"""

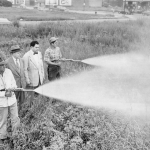 photo-chicago-2800-devon-ave-weed-spraying-two-city-officials-watching-thats-likely-ddt-1952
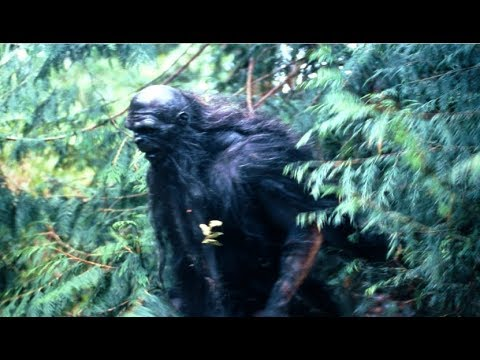 The Mysterious Origins Of The Tennessee Wildman | Sightings & Encounters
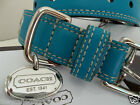 NEW last ones COACH TEAL BLUE OPEN GROMMET SMALL LARGE LEATHER DOG COLLAR S L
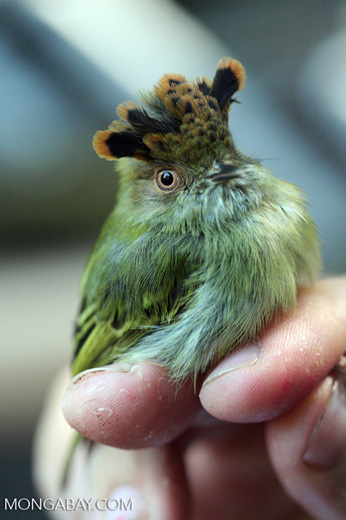 Scale-crested Pygmy-tyrant (Lophotriccus pileatus) [cr_3927]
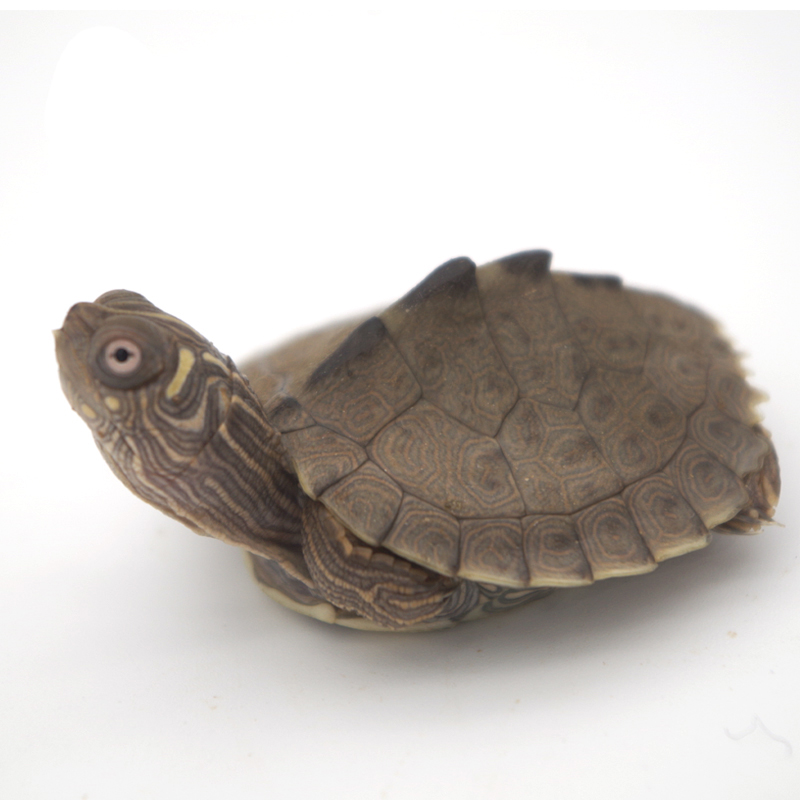 Ba Jie sister Mississippi map glans seedlings small turtle deep water  turtle pet turtle live lucky turtle full product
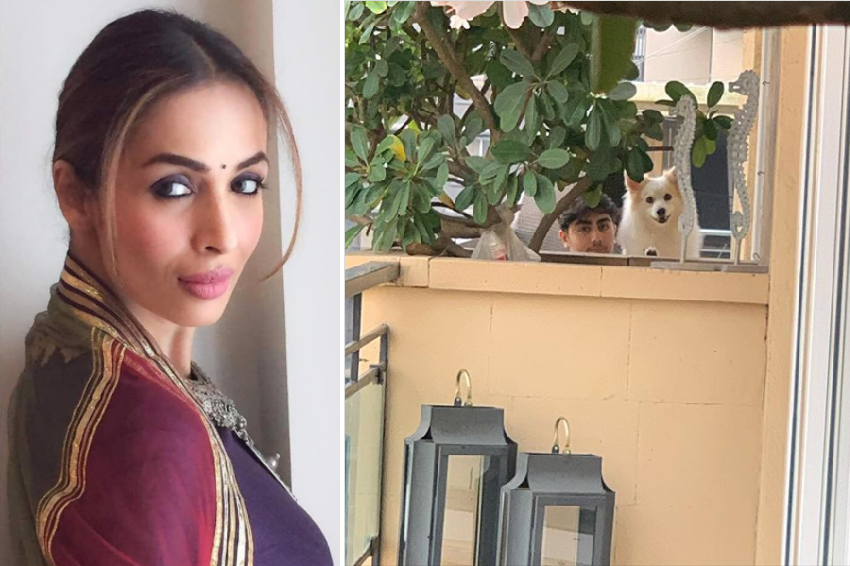 See Why is Malaika Arora's Heart Broken these days?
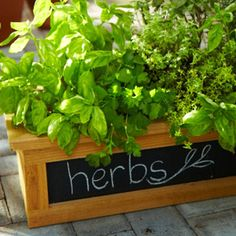 Idea original para tus macetas y jardineras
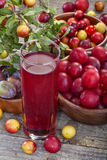 Juice from sloes and plums Royalty Free Stock Photo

"""

Activity: Your task is to retype exactly, and only, the lines from the one that holds "Idea original para tus macetas y jardineras" through the end of the listing, both end lines included, without any pictures.

Written reply:
 Idea original para tus macetas y jardineras
 Juice from sloes and plums Royalty Free Stock Photo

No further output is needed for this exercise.